Statistical competence demands solid grounding in theory from which statistical methods derive and familiarity with the application of these methods. This exam requires demonstration of the ability to apply statistical methods and communicate results. It consists of two parts: (1) analyzing data and submitting written reports, and (2) answering oral questions on the data analysis.
In the References there are a number of items which present informative case studies and these may be selectively and critically read. Cox and Snell is particularly appropriate, since many of their examples derive from the annual practical exam at Imperial College. The Canadian Journal of Statistics has a section which presents worked out analyses of consulting type problems.
This exam is oriented toward the applied course work of M.S. students. Specifically, the methodology in STAT 502, 504 are assumed. STAT 527, 536, 570-571, while not required for the Exam, provide useful background and experience.
The exam requires a written report on the analysis of a given dataset. A copy of each dataset will be made available to each student. The reports should be prepared for a critical client who is unacquainted with statistical theory, computer technology, and statistical jargon.
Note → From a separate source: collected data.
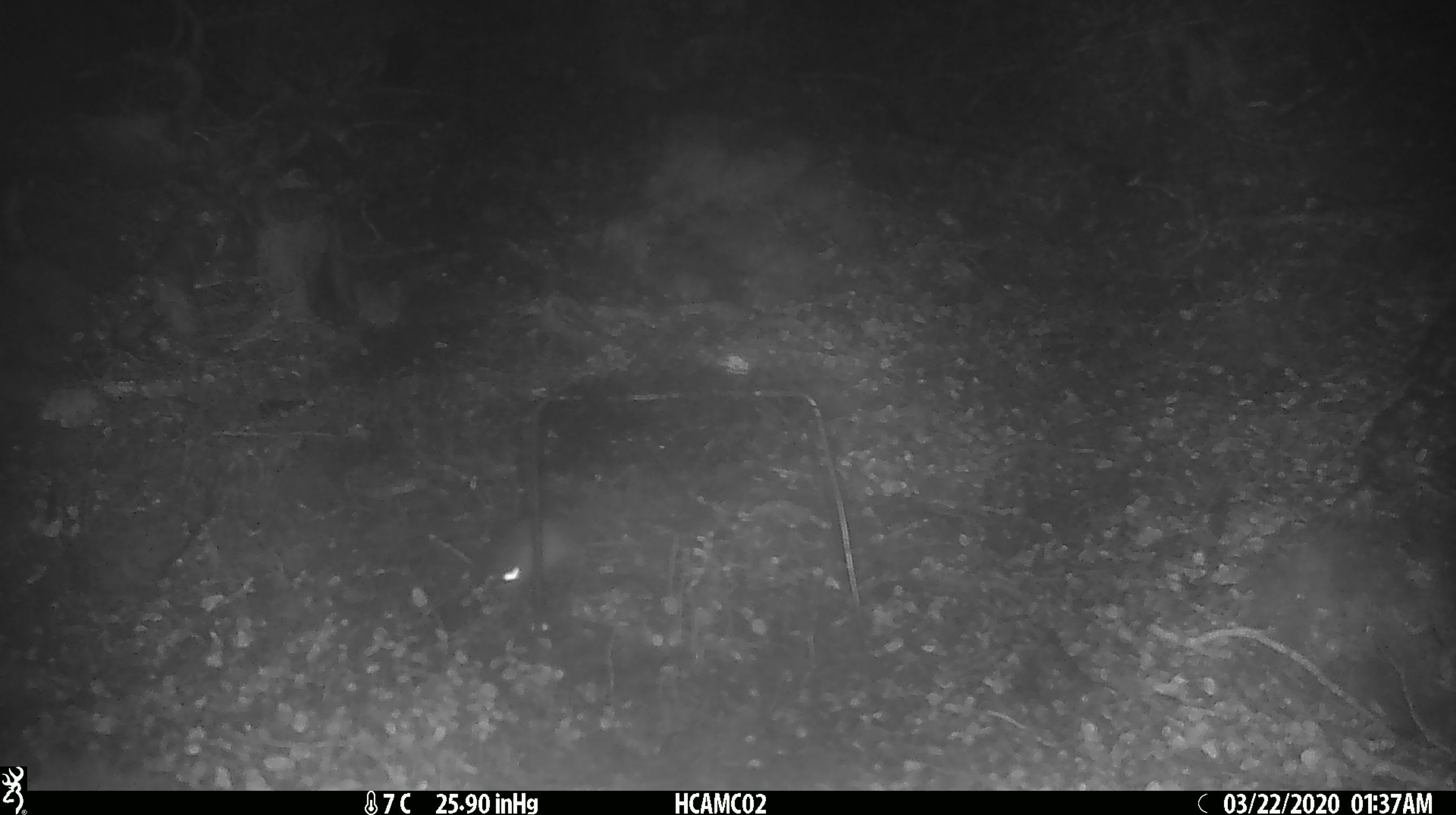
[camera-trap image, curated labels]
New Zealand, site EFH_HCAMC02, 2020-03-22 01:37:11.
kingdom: Animalia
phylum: Chordata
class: Mammalia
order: Rodentia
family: Muridae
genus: Mus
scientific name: Mus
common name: mouse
Mouse (Mus).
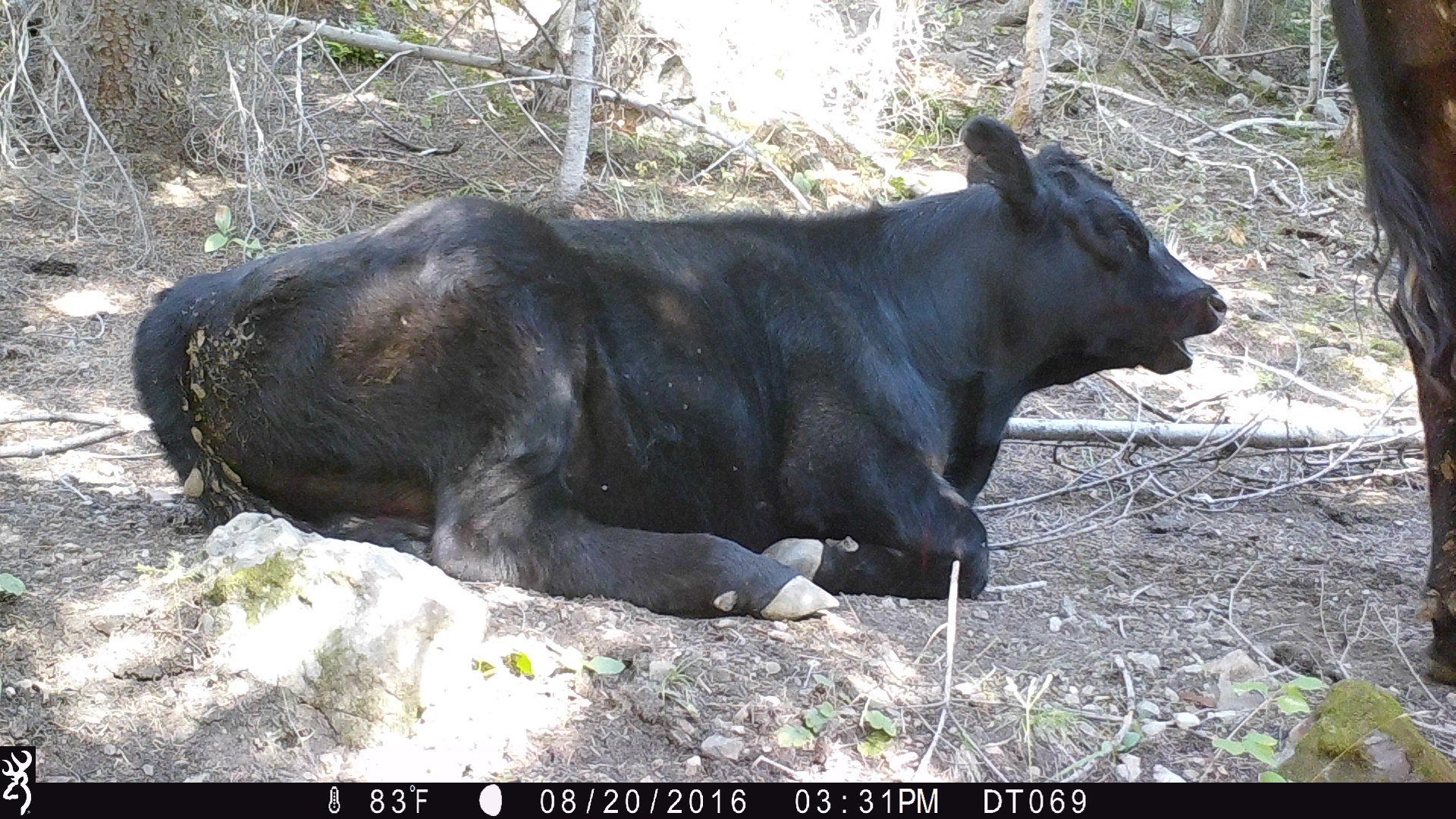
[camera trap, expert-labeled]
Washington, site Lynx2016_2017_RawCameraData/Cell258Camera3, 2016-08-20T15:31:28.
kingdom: Animalia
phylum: Chordata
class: Mammalia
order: Artiodactyla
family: Bovidae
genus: Bos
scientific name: Bos taurus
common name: domestic cattle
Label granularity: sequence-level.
Each report should be limited to at most 20 pages including appendices and figures and should include most of the following sections (you have some flexibility here; what is suggested is a compromise with the recommendations of Ehrenburg, 1982):
- Abstract: This should consist of a brief statement of the results of your investigation (not the objectives).
- Introduction: This should include a clear statement of the examinee's interpretation of the scientific questions addressed by the data. Background provided with the data may need to be amplified. The goal of the statistical analysis should be clear to all who read the introduction.
- Methodology: Describe precisely the models used, any theory developed to implement these models, the methods used to analyze these data assumptions, and so on. Explain why the methods are appropriate.
- Results: Results of analyses should be presented simply and clearly. Use graphical displays tables and discussion. Undigested computer output is not appropriate here. Reference to labeled points in computer output in the appendix is suitable.
- Discussion: This section should describe the scientific and statistical issues raised by the results described in the preceding sections. Limitations in data, scientific background and statistical expertise should be pointed out. Suggestions for further analysis or other data are appropriate. Summarize (again) your conclusions about the issues of the scientific concern. Back up your assertions with references to your Results, graphs, tables, etc.
- Appendices: There can be one or more appendices.
Criteria used to judge performancewill include the following factors:
- the validity of the analyses and models which underlie them,
- the thoughtfulness and simplicity of the approaches,
- the quality of the written report: the report should be carefully organized and should be clear and accurate,
- the technical execution of the analysis, as evidenced by selection and application of software.
After the report is graded, the examining committee meets each student in an oral wrap-up. This oral questioning provides an opportunity to explore various points in greater depth and to clear up questions such as those relating to choice of models, priorities and analyses not reported. Questioning is not necessarily limited to just those topics covered by the student in the written portion of the exam. The examining committee will provide the student with a written evaluation of the students analysis.
Taking the Exam
Picking up a copy of the exam constitutes "taking the exam." There will be a due date for the written reports and failure to turn in the reports will constitute failure. Errata sheets will be accepted by the committee at the time of the oral exam. Obviously, such errata should be kept to a minimum.
Cochran, W.G. (1983). Planning and Analysis of Observational Studies. New York: Wiley.
Cox, D.R. and Snell, E.J. (1981) Applied Statistics: Principles and Examples. London: Chapman and Hall.
Ehrenburg, A.S.C. (1982). Writing Technical Papers or Reports. The American Statistician, 36, 326-329.
Miller R.C. Jr., Efron B., Brown B.W. Jr. and Moses, L.E. (1980). Biostatistics Casebook. New York: Wiley.